▶ **TASK DETAILS**: Copy all of the rows below word for word, without the pictures.

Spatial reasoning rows
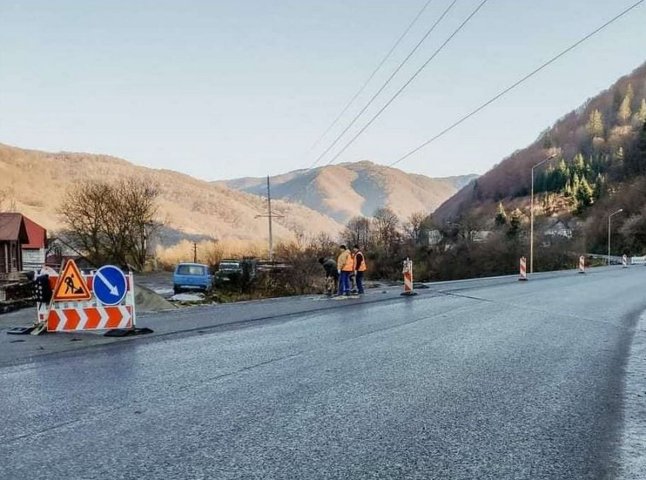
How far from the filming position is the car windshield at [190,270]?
34125mm

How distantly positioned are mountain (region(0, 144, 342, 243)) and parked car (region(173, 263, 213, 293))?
3042 inches

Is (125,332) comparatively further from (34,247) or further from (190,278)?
(34,247)

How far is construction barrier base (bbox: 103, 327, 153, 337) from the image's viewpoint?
36.8ft

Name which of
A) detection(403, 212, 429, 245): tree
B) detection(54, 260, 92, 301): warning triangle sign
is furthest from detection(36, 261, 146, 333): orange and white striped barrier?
detection(403, 212, 429, 245): tree

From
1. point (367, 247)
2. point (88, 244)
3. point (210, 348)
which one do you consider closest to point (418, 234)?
point (367, 247)

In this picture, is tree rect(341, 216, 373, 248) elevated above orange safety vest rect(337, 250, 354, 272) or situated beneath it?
elevated above

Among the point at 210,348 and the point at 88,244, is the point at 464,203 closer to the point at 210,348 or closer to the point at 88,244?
the point at 88,244

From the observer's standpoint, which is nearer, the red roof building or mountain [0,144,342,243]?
the red roof building

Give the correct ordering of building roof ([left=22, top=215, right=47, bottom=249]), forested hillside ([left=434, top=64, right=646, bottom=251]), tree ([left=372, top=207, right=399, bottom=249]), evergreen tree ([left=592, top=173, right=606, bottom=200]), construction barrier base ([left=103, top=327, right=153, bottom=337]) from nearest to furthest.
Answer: construction barrier base ([left=103, top=327, right=153, bottom=337]) < building roof ([left=22, top=215, right=47, bottom=249]) < tree ([left=372, top=207, right=399, bottom=249]) < forested hillside ([left=434, top=64, right=646, bottom=251]) < evergreen tree ([left=592, top=173, right=606, bottom=200])

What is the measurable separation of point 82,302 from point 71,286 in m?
0.38

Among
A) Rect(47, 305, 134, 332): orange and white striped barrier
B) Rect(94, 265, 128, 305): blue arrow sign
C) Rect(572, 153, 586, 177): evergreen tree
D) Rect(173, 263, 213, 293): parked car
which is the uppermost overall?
Rect(572, 153, 586, 177): evergreen tree

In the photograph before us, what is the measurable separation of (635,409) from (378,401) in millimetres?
2660

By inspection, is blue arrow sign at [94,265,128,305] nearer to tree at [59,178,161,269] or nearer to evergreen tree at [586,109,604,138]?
tree at [59,178,161,269]

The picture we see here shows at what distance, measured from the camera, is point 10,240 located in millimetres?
41625
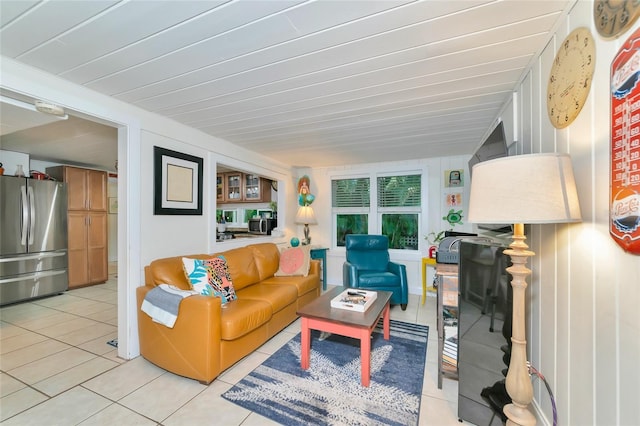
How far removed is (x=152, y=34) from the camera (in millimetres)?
1372

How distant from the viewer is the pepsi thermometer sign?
77 cm

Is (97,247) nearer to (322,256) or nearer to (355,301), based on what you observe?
(322,256)

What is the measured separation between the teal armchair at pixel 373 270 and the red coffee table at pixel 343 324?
38.0 inches

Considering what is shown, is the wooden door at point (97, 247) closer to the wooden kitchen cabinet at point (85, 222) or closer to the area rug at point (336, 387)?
the wooden kitchen cabinet at point (85, 222)

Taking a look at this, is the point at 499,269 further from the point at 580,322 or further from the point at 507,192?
the point at 507,192

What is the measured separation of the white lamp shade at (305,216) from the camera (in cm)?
451

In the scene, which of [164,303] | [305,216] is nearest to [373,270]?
[305,216]

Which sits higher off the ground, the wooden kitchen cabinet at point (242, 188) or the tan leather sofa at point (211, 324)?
the wooden kitchen cabinet at point (242, 188)

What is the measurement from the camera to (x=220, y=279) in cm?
242

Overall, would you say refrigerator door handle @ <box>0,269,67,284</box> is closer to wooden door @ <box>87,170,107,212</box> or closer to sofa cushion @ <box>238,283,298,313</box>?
wooden door @ <box>87,170,107,212</box>

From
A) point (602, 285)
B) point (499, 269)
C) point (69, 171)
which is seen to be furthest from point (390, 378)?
point (69, 171)

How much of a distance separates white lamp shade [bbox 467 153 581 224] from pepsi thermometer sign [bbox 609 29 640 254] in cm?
12

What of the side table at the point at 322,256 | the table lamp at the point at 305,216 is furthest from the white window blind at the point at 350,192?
the side table at the point at 322,256

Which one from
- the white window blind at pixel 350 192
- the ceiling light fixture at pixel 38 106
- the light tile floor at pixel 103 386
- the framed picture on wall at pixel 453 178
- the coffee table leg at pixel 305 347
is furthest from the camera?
the white window blind at pixel 350 192
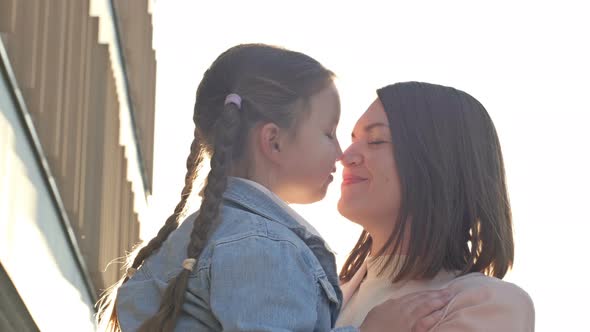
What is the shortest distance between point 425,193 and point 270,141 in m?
0.60

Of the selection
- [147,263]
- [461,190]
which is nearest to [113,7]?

▶ **CORRECT OUTPUT**:
How far from the filming position is the car windshield at [190,270]?
34125mm

How distantly positioned are mountain (region(0, 144, 342, 243)) and parked car (region(173, 263, 213, 293))?
3042 inches

Is (125,332) comparatively further from (34,247) or further from (190,278)?
(34,247)

How far is construction barrier base (bbox: 103, 327, 153, 337) from the image's viewpoint?
36.8ft

Name which of
A) detection(403, 212, 429, 245): tree
B) detection(54, 260, 92, 301): warning triangle sign
is furthest from detection(36, 261, 146, 333): orange and white striped barrier?
detection(403, 212, 429, 245): tree

From
1. point (367, 247)
2. point (88, 244)
3. point (210, 348)
which one do you consider closest to point (418, 234)?
point (367, 247)

In this picture, is tree rect(341, 216, 373, 248) elevated above orange safety vest rect(337, 250, 354, 272) or situated beneath it?
elevated above

Among the point at 210,348 and the point at 88,244, is the point at 464,203 closer to the point at 210,348 or closer to the point at 88,244?
the point at 88,244

From the observer's standpoint, which is nearer, the red roof building or mountain [0,144,342,243]?
the red roof building

Give the correct ordering of building roof ([left=22, top=215, right=47, bottom=249]), forested hillside ([left=434, top=64, right=646, bottom=251]), tree ([left=372, top=207, right=399, bottom=249]), evergreen tree ([left=592, top=173, right=606, bottom=200]), construction barrier base ([left=103, top=327, right=153, bottom=337]) from nearest to furthest.
Answer: construction barrier base ([left=103, top=327, right=153, bottom=337]) < building roof ([left=22, top=215, right=47, bottom=249]) < tree ([left=372, top=207, right=399, bottom=249]) < forested hillside ([left=434, top=64, right=646, bottom=251]) < evergreen tree ([left=592, top=173, right=606, bottom=200])

What is the measurable separation of point 82,302 from point 71,286 in m?
0.38

Among
A) Rect(47, 305, 134, 332): orange and white striped barrier
B) Rect(94, 265, 128, 305): blue arrow sign
C) Rect(572, 153, 586, 177): evergreen tree
D) Rect(173, 263, 213, 293): parked car
which is the uppermost overall?
Rect(572, 153, 586, 177): evergreen tree

In the photograph before us, what is the measurable separation of (635,409) from (378,401) in millimetres?
2660

By inspection, is blue arrow sign at [94,265,128,305] nearer to tree at [59,178,161,269] or nearer to evergreen tree at [586,109,604,138]?
tree at [59,178,161,269]

The picture we see here shows at what distance, measured from the camera, is point 10,240 located in millimetres?
41625
How far removed is (x=152, y=34) from the camera (in millimetres)?
1372

How distant from the viewer is the pepsi thermometer sign?
77 cm

Is (97,247) nearer to (322,256) or nearer to (355,301), based on what you observe?
(322,256)

What is the measured separation between the teal armchair at pixel 373 270 and the red coffee table at pixel 343 324?
38.0 inches

Considering what is shown, is the wooden door at point (97, 247) closer to the wooden kitchen cabinet at point (85, 222) or closer to the area rug at point (336, 387)?
the wooden kitchen cabinet at point (85, 222)

Taking a look at this, is the point at 499,269 further from the point at 580,322 or further from the point at 507,192?
the point at 507,192

What is the measured separation of the white lamp shade at (305,216) from the camera (in cm)?
451

In the scene, which of [164,303] | [305,216] is nearest to [373,270]?
[305,216]

Which sits higher off the ground, the wooden kitchen cabinet at point (242, 188) or the tan leather sofa at point (211, 324)?
the wooden kitchen cabinet at point (242, 188)

What is the measurement from the camera to (x=220, y=279) in cm?
242

Overall, would you say refrigerator door handle @ <box>0,269,67,284</box> is closer to wooden door @ <box>87,170,107,212</box> or closer to sofa cushion @ <box>238,283,298,313</box>?
wooden door @ <box>87,170,107,212</box>

From
A) point (602, 285)
B) point (499, 269)
C) point (69, 171)
which is seen to be furthest from point (390, 378)?
point (69, 171)

How much of a distance separates white lamp shade [bbox 467 153 581 224] from pepsi thermometer sign [bbox 609 29 640 254] in cm?
12

What of the side table at the point at 322,256 | the table lamp at the point at 305,216 is furthest from the white window blind at the point at 350,192?
the side table at the point at 322,256

Which one from
- the white window blind at pixel 350 192
- the ceiling light fixture at pixel 38 106
- the light tile floor at pixel 103 386
- the framed picture on wall at pixel 453 178
- the coffee table leg at pixel 305 347
is furthest from the camera?
the white window blind at pixel 350 192
What is the shortest distance between point 425,193 and point 270,141 in m?
0.60

Of the selection
- [147,263]
- [461,190]
which is nearest to [113,7]?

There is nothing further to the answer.